Corriere della Sera - La Lettura
Raccontare gli antenati che non sono stati
Ripercorre le proprie radici senza il conforto della metafisica
Che cosa resta delle storie, delle vite, a partire dalla propria, ancora in corsa: è quello che si chiede Mario Santagostini (1951), poeta milanese dalla misura espressiva rastremata e puntuale, eppure a suo modo ariosa. Il nuovo suo libro è un album che allinea possibili responsi a questa domanda, la quale sorge dall’interno di una genealogia, da dentro le ramificazioni della pianta-famiglia. E le risposte immaginate, ne Il libro della lettera arrivata, e mai partita (Garzanti), formano un intrico di paradossi, di inganni ottici.
Siccome Santagostini non crede in alcun aldilà, in nessuna resurrezione o salvezza personale, costruisce un teatro di parole, di ipotesi, di giaculatorie terrestri per addomesticare l’impossibilità di una panacea metafisica. Ne deriva un polverio di voci, di fiati, di cose, alla confluenza degli affluenti del tutto e del nulla. La landa desolata, inquisita fin dalle fondamenta, è quella della memoria, che non si arrende e sogna un suo proprio altrove, mai esistito, ma pensabile e perciò struggente e cinereo. Ascoltiamo il tono di voce di questo poeta giunto, dopo raccolte alte e a poco a poco più decise nello spingere l’inchiesta verso esiti estremi, alla sua maturità: «Non riesco a credere/ che qualcuno è mancato,/ non sono mai stato capace./ Non fino in fondo, almeno. E mi chiedo/ come si è perduto./ Nei momenti migliori, come farà a tornare./ E chi, o cosa lo guida,/ e fino a dove [...]» (Finestra. Su chi c’è e su chi manca). E in una delle condensate prose che punteggiano il libro: «Certo, non sarà mai tutto vero, di queste storie. E nemmeno del padre di mio padre. E, ancora, c’è un motivo. A volte, arrivo a credere che l’unica strada per ricordare i morti senza metterli in croce nella mia poca memoria, sta nel raccontare anche cosa non hanno fatto, chi non sono mai stati».
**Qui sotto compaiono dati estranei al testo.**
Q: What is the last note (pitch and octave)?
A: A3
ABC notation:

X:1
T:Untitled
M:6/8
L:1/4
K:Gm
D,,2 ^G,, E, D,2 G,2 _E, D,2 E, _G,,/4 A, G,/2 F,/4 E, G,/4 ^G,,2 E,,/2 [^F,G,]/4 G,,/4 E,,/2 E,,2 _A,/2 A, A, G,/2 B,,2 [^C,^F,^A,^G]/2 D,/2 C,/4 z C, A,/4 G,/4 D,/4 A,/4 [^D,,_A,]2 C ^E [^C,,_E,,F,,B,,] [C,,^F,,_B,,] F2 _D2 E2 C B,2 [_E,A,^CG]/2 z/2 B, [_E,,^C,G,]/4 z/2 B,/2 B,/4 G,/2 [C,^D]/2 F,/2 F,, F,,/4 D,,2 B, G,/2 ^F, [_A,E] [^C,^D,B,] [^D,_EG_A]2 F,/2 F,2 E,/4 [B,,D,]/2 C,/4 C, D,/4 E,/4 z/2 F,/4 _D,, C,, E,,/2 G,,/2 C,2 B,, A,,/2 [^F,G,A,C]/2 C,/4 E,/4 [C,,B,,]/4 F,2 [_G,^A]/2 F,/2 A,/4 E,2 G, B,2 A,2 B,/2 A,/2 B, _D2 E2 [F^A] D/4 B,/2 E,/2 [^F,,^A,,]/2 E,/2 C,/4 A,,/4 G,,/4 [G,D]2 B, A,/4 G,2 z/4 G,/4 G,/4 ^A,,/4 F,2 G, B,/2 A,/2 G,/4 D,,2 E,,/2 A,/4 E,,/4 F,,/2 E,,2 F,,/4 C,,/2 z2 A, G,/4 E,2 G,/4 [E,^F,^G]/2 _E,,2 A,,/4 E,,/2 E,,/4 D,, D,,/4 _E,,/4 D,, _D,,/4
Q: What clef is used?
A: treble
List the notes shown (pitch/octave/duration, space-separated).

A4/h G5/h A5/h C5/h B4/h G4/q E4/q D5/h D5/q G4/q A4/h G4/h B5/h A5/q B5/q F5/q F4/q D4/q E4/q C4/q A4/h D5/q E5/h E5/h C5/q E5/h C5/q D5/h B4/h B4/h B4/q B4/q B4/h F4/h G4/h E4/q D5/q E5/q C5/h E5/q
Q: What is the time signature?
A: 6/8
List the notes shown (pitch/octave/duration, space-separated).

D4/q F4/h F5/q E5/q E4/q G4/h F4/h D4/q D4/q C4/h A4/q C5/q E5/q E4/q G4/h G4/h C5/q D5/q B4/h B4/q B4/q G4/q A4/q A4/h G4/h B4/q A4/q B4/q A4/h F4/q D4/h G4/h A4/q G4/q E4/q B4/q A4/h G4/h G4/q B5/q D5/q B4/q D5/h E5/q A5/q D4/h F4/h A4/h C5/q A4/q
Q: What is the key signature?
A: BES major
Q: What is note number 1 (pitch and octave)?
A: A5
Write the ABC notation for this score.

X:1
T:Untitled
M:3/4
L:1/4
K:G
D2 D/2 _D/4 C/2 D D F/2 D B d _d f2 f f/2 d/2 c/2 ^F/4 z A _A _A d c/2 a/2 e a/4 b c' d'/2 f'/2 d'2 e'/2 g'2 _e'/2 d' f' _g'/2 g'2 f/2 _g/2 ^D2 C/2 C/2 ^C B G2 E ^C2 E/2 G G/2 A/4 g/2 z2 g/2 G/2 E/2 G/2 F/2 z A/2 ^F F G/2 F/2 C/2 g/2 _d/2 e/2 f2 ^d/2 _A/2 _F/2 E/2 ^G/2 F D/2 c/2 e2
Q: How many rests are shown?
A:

Il libro, è chiaro, parla con tono perentorio eppure umbratile della dissolvenza, della nebbia in cui, dal nostro osservatorio, essere e non essere stati sembrano a un certo punto incontrarsi. Ed è anche una forma di decostruzione della realtà, di ciascuna vicenda (compresa quella sacra), come se nulla di certo fosse più predicabile, ma solo una nebulosa di possibilità, di abbozzi, di irrealizzate varianti. Ed è in questa selva di fantasie di prossimità con l’altro, con il nostro passato e con la nostra stessa storia ormai divenutaci straniera, che il poeta sembra cercare vie di fuga rimaste interrate, uscite secondarie. Domina un’opzione estetica improntata alla sottrazione («Forme di bellezza semplificata»), fino a giungere a un osso, a un resto indistruttibile, a una reliquia dal senso incerto.
Anche i poeti amati (ad esempio Montale, Sereni, Fortini, Pagliarani, Mario Benedetti) sono citati puntualmente (come lo è la topografia milanese) e servono ad avvicinarsi a quel
quid autentico e sfuggente, che rimane.
Infine, è l’idea di un’ora tarda che si fa strada («e tutto sembra sera, solo tardissima sera»), di un essere venuti dopo, in ritardo, di non sapere se e dove ci si incontrerà di nuovo: chi e che cosa siamo stati o diventeremo.